[Required work]
Only the lines from the start of the entries up to and including the line with "<!DOCTYPE HTML PUBLIC" should be written out, exactly as they stand.
== Segment start ==
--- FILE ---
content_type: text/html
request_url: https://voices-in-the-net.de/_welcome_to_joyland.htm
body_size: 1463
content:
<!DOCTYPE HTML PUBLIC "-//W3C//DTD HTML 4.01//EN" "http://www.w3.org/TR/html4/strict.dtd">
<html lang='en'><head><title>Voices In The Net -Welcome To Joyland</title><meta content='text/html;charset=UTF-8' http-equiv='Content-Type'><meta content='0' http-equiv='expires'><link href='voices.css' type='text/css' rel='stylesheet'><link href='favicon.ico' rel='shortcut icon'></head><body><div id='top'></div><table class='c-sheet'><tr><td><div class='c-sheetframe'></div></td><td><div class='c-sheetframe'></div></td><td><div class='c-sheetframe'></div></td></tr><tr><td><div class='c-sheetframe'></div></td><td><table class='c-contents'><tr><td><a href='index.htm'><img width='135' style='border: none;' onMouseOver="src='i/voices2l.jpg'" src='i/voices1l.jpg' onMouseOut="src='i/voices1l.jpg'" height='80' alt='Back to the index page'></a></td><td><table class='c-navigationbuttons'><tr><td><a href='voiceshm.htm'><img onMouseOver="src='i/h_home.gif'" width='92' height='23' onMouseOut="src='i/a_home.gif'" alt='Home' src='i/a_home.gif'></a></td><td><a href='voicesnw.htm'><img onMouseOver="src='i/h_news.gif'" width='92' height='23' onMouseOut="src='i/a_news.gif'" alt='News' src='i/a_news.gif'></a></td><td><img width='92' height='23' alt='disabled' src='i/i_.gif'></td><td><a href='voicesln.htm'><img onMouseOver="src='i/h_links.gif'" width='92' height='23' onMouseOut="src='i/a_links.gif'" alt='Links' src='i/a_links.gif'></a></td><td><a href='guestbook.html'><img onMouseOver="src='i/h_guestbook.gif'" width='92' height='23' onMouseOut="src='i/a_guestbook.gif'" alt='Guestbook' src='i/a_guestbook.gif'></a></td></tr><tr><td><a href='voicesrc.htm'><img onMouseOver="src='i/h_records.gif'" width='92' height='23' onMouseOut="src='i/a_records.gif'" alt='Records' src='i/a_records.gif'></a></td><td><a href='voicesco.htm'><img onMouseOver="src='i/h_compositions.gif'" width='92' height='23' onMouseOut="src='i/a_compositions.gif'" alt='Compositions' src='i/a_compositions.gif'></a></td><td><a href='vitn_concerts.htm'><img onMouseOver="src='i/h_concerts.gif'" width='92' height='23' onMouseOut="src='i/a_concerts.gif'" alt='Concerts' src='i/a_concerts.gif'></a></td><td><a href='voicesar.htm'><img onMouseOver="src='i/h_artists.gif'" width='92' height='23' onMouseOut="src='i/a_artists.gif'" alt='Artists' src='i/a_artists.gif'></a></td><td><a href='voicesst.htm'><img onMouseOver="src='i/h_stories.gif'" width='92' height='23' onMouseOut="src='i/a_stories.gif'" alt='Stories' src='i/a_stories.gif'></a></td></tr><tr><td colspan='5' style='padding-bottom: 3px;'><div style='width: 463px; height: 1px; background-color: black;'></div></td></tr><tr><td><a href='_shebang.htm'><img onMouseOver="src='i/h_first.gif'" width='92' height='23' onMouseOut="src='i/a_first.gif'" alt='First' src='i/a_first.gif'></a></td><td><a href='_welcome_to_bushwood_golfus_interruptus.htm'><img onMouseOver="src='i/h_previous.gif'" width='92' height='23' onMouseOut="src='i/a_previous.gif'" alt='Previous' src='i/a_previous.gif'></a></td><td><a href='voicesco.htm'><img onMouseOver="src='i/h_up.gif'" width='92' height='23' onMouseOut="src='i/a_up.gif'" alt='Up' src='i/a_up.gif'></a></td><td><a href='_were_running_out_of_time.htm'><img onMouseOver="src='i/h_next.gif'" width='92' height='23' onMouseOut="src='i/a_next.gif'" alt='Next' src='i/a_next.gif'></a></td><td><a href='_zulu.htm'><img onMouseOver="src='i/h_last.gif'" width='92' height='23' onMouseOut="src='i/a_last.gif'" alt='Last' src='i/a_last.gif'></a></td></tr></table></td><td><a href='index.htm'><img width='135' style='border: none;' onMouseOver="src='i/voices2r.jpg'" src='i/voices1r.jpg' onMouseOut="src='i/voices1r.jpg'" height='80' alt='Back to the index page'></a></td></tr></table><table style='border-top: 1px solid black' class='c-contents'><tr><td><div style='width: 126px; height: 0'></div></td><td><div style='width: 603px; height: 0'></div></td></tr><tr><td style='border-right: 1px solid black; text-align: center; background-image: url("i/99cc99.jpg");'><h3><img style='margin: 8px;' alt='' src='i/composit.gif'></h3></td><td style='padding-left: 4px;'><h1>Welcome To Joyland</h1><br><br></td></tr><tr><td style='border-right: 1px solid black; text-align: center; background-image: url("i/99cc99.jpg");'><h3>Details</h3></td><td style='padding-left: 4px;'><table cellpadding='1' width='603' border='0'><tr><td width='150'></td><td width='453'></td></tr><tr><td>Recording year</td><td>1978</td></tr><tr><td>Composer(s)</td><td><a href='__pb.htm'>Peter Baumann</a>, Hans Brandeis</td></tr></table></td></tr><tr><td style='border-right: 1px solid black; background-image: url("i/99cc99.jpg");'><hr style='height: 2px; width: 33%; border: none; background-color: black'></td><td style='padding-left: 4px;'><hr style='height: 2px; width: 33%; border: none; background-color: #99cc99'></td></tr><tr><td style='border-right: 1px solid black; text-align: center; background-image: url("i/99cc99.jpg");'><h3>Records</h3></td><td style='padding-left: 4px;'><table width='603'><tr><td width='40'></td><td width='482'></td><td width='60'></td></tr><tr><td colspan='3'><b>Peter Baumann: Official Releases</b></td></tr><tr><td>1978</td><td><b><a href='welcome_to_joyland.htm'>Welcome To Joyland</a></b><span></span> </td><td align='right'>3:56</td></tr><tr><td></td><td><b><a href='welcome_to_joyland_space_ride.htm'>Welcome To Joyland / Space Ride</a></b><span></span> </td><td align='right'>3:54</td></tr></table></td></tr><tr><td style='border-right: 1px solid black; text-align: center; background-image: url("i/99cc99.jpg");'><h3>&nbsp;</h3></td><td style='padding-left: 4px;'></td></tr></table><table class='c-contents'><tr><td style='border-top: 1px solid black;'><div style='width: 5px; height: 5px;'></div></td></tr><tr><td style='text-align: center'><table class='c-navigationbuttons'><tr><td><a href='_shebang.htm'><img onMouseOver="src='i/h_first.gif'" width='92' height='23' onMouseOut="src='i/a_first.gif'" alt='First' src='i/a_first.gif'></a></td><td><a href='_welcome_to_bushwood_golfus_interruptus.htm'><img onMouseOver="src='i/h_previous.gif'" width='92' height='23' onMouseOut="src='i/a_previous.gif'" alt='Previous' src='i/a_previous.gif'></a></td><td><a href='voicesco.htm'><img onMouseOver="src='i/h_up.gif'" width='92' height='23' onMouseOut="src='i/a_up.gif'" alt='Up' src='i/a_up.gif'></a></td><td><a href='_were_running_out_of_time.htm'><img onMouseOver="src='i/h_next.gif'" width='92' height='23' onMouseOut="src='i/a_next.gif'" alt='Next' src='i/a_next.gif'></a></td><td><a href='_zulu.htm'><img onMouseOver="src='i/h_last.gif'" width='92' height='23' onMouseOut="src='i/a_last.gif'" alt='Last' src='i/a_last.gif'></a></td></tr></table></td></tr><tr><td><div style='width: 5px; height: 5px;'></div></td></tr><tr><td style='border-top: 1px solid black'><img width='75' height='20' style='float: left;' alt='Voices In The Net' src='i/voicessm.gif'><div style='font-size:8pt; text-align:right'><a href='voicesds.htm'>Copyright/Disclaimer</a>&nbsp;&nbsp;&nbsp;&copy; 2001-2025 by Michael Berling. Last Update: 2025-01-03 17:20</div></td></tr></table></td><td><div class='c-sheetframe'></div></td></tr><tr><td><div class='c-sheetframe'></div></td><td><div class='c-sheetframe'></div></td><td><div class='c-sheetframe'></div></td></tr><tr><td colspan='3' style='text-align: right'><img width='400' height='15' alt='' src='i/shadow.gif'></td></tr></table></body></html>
== Segment end ==
[Solution for this problem]
--- FILE ---
content_type: text/html
request_url: https://voices-in-the-net.de/_welcome_to_joyland.htm
body_size: 1463
content:
<!DOCTYPE HTML PUBLIC "-//W3C//DTD HTML 4.01//EN" "http://www.w3.org/TR/html4/strict.dtd">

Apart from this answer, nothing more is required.